(Stored entries)
⁂
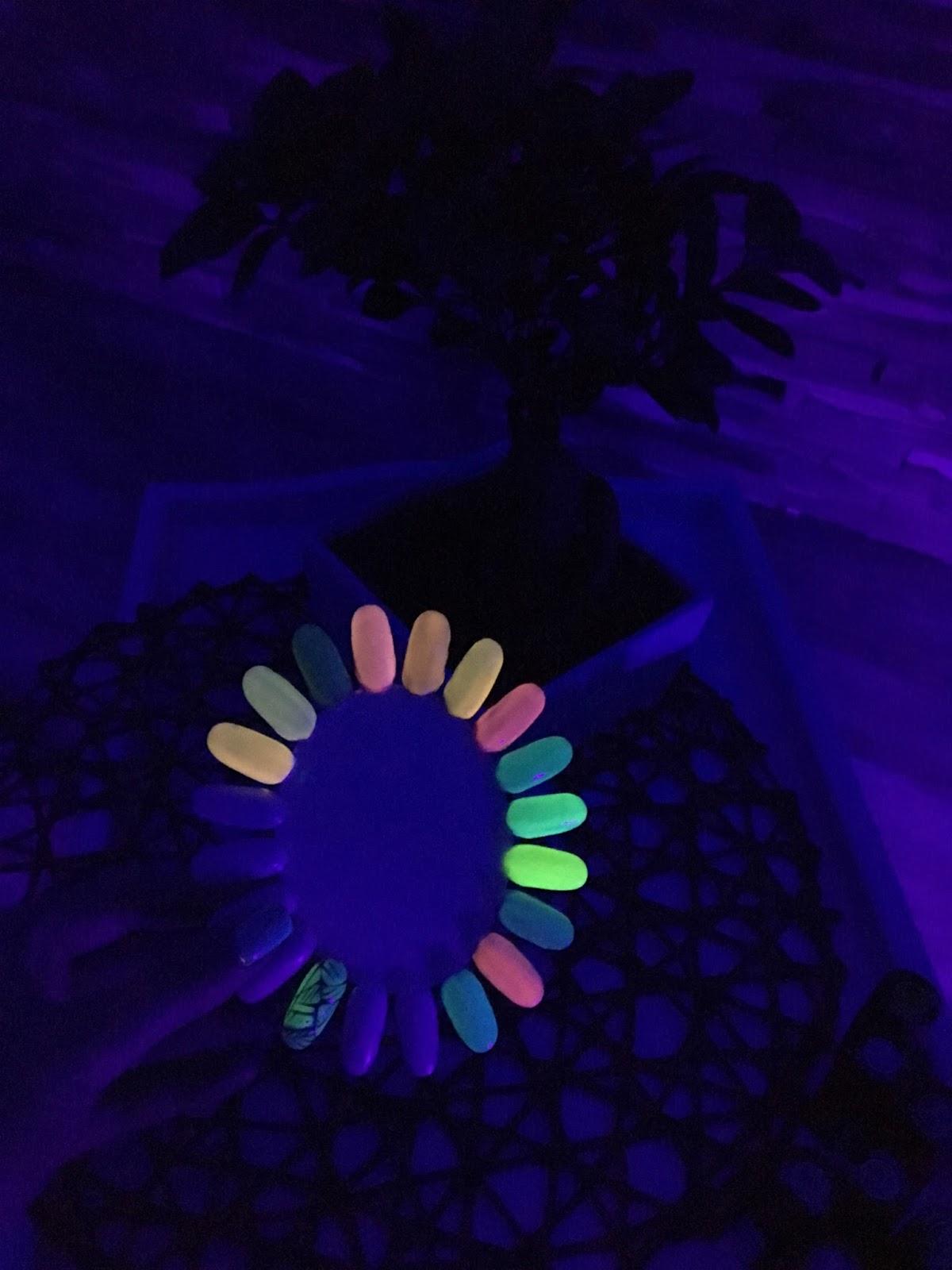 świecący lakier do paznokci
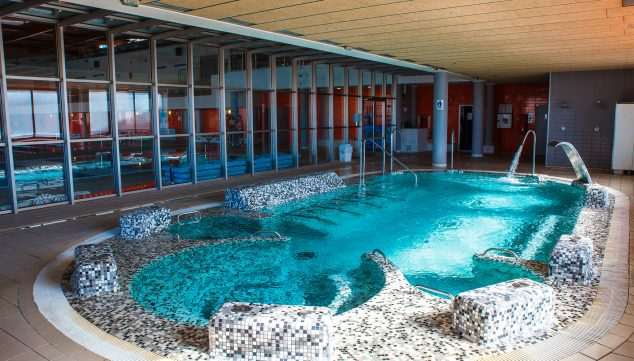 Imagen: Un acceso al spa para dos personas - Centro Deportivo Dénia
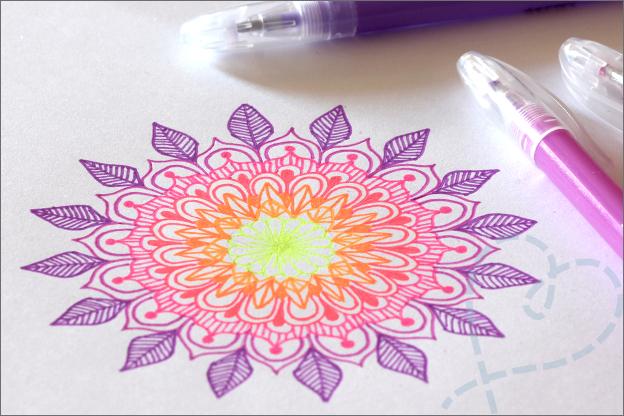 DIY Mandala tekenen gelpennen uitleg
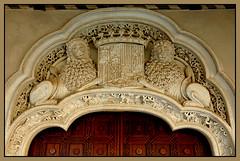 Leones de Aljafera (geoorgesf) Tags: espaa castle spain lion zaragoza fortaleza fortress len castillo leones gotic mudjar aragn gtico aljafera enunlugardeflickr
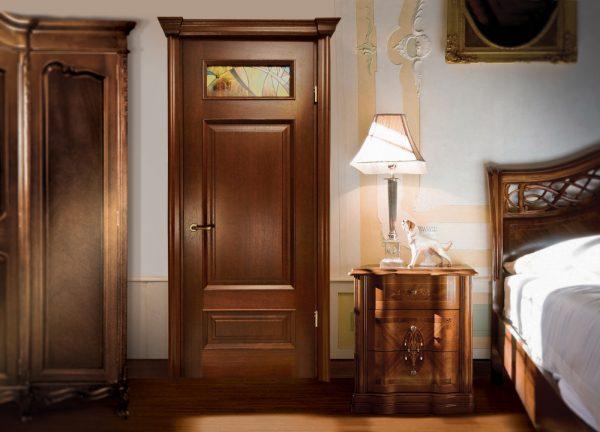 Темная массивная дверь в спальной комнате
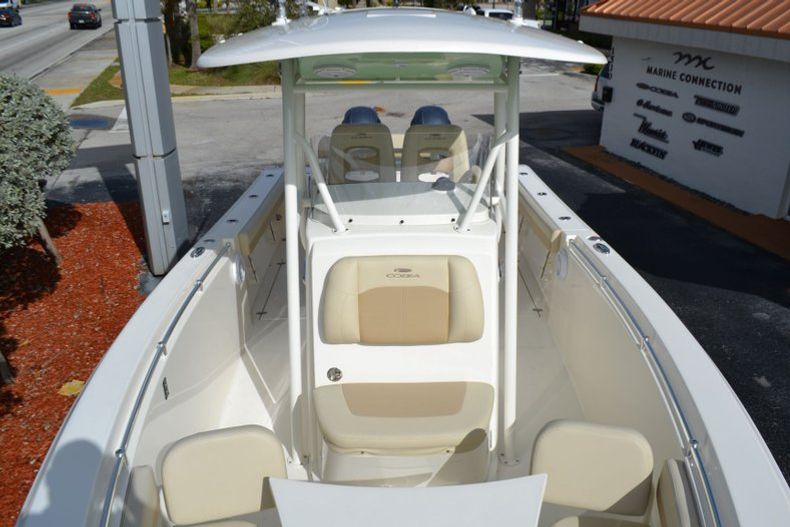 Thumbnail 14 for New 2019 Cobia 277 Center Console boat for sale in Vero Beach, FL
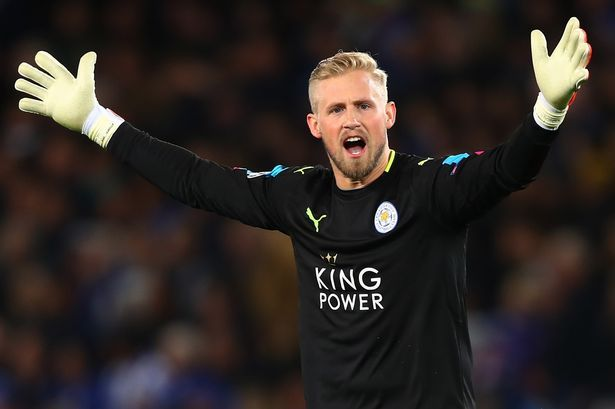Kasper Schmeichel insists he is 'fully committed' to Leicester amid Manchester United speculation - Mirror Online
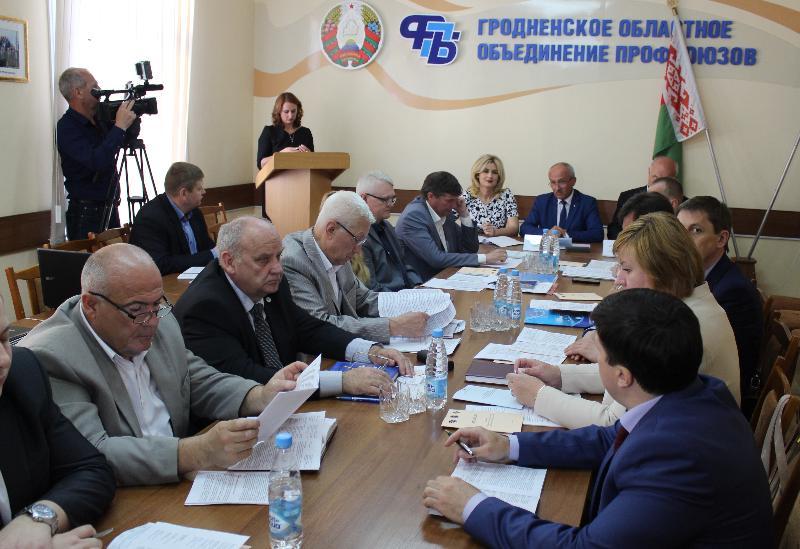 Под тройной защитой. Новое областное соглашение заключили Гродненский облисполком, профсоюзы и наниматели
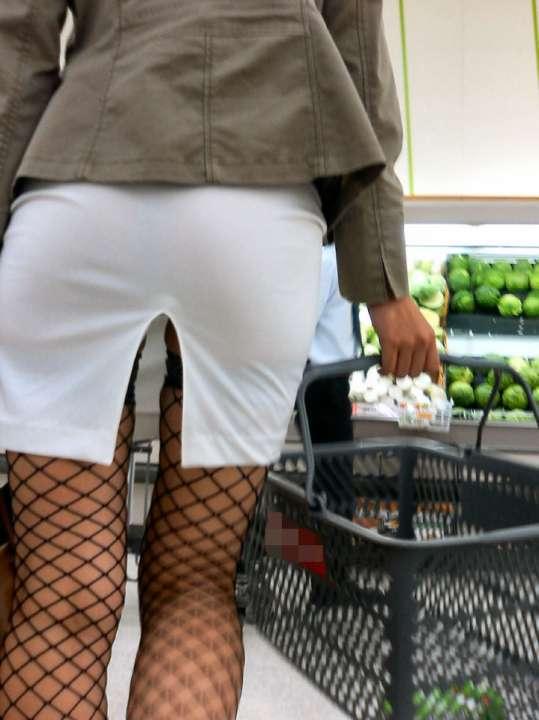 スカートの隙間からエロい脚が見えたら思わず凝視してしまうwwwwwww【画像30枚】15_20190703021216d00.jpg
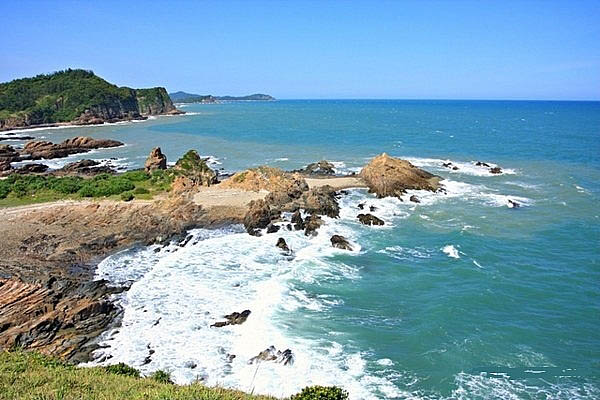 To Quang Ninh, do not miss Quan Lan's appointment with the sand like a pink silk strip
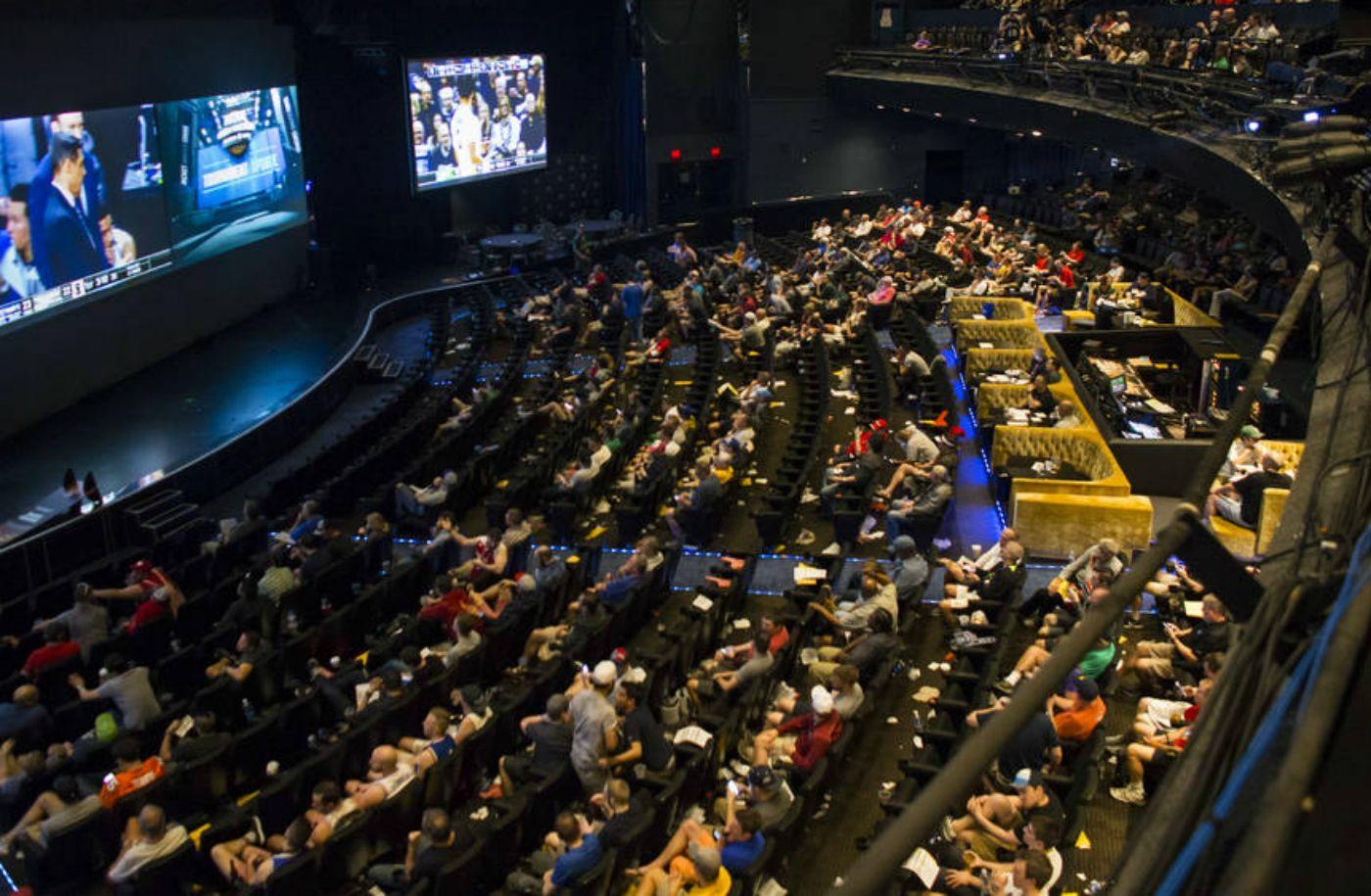 Nevada Casinos Top 1 Billion in March, Sportsbooks Set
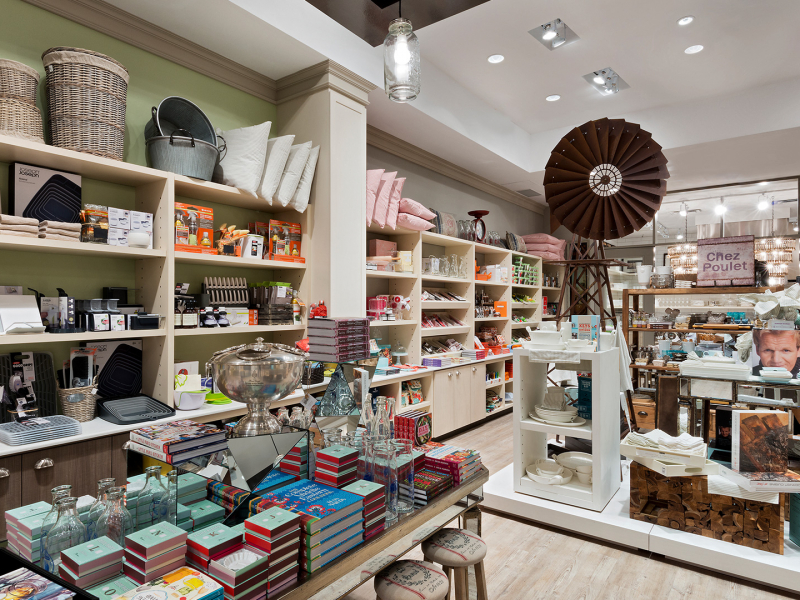 Afin d'assurer le roulement de la marchandise, tous les articles en magasin, y compris les luminaires et les tables de démonstration, sont à vendre.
⁂
Your objective:
Please output exactly the lines of the data above, from its first line through the line with "Nevada Casinos Top", and nothing else; drop the pictures.

Solution to the exercise:
 świecący lakier do paznokci
 Imagen: Un acceso al spa para dos personas - Centro Deportivo Dénia
 DIY Mandala tekenen gelpennen uitleg
 Leones de Aljafera (geoorgesf) Tags: espaa castle spain lion zaragoza fortaleza fortress len castillo leones gotic mudjar aragn gtico aljafera enunlugardeflickr
 Темная массивная дверь в спальной комнате
 Thumbnail 14 for New 2019 Cobia 277 Center Console boat for sale in Vero Beach, FL
Kasper Schmeichel insists he is 'fully committed' to Leicester amid Manchester United speculation - Mirror Online
 Под тройной защитой. Новое областное соглашение заключили Гродненский облисполком, профсоюзы и наниматели
 スカートの隙間からエロい脚が見えたら思わず凝視してしまうwwwwwww【画像30枚】15_20190703021216d00.jpg
 To Quang Ninh, do not miss Quan Lan's appointment with the sand like a pink silk strip
 Nevada Casinos Top 1 Billion in March, Sportsbooks Set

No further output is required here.